Eliminating the Protocol Stack for Socket based Communication in Shared Memory Interconnects

by S.J. Ryan and H. Bryhni, Dept. of Informatics, University of Oslo, Norway.


We show how the traditional protocol stack, such as TCP/IP, can be eliminated for socket based high speed communication within a cluster. The SCI shared memory interconnect is used as an example, and we demonstrate how existing applications can utilize the new technology without relinking. This is done by dynamically remapping the TCP/IP socket implementation to our high performance SCILAN sockets. We describe a novel mechanism for synchronization of communication through shared memory, aimed at minimizing the interrupt load on the receiving system. We discuss the implementation and present an evaluation with comparison to alternative technologies, such as 100baseT and ATM. Significant improvement over current solutions are shown both in terms of throughput and latency.
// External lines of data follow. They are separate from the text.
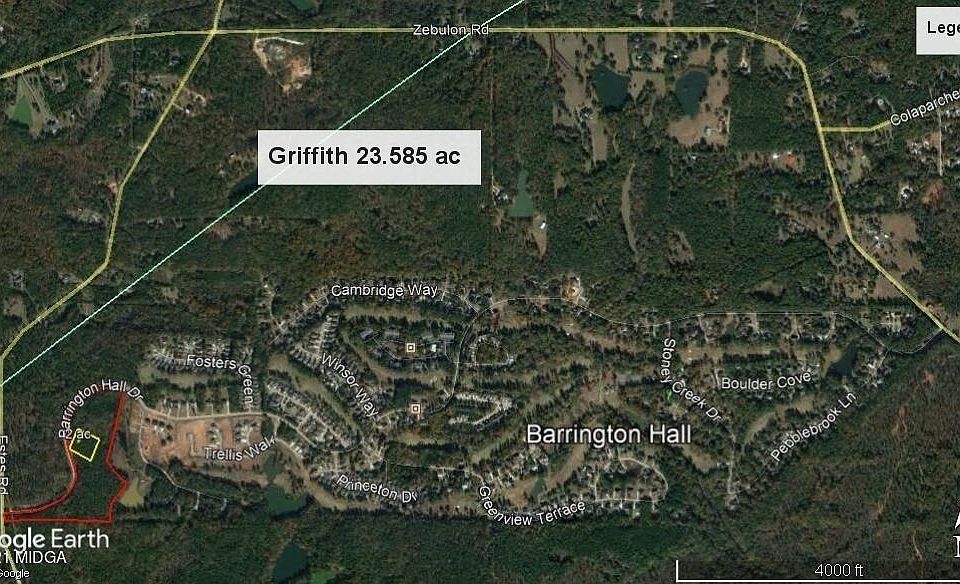 0 Barrington Hall Dr, Macon, GA 31220 MLS 9050458 Zillow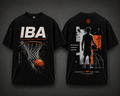 IBA Built Different Tee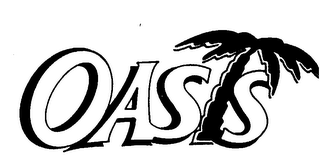 OASIS logo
Porting of a Molecular Dynamics application on GAMMA

by G. Ciaccio and V. Di Martino, CASPUR c/o Universita' "La Sapienza", Roma, Italy.
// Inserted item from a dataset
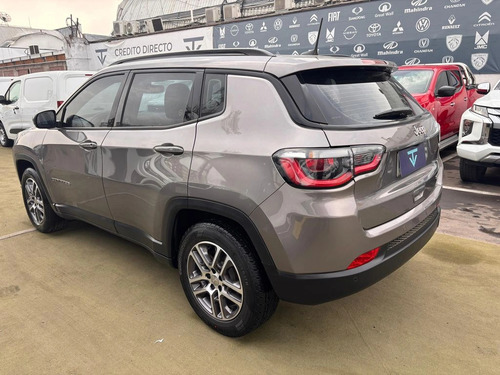 Jeep Compass Sport Lx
GAMMA is the abbreviation of Genoa Active Message Machine, a low cost cluster of Personal Computers (PCs) with commodity (100base-T Ethernet) network hardware and a enhanced Linux operating system to obtain low latency on message exchange based on the Active Message paradigm. The target of our work is the porting on GAMMA of a communication intensive Molecular Dynamics code used to study polarizable fluids. First of all the GAMMA library routines has been extended to permit calls from Fortran code. The second steps has been the modification of the communication policy in the original PVM code to fit in the hardware and software communication layer. The third step, still in progress, is the benchmarking and the performance comparison among GAMMA, a 100base-T Ethernet LAN of PC running PVM, and a cluster of SMP computers with proprietary network solutions. In this paper we will discuss the difficulties and the adopted solutions to port the application on GAMMA while preserving the original speedups and overall performance obtained on vendor NOWs of higher class of costs.

MPI on NT: A preliminary evaluation of the available systems

by M. Baker and G. Fox, CSM, University of Portsmouth, UK


The aim of this paper is to discuss the functionality and performance of the current generation of MPI environments that are available for NT. The three environments investigated are WinMPICH from the Engineering Research Center at Mississippi State University, WMPI from the Instituto Superior de Engenharia de Coimbra, Portugal and FM-MPI from the Dept. of Computer Science at the University of Illinois at Urbana-Champaign. In the first part of the paper we discuss briefly the advantages of using clusters of workstations and then move on to describe NT and the MPI environments being investigated. In the second part of the paper we describe, and then report on our experiences of assessing the functionality of the MPI environments. In the third part of the paper we make a preliminary evaluation of the performance characteristics of the environments assesses using the ParkBench benchmark suite. Finally, we summarise our findings and suggest a number of improvement that could be made to the environments assessed.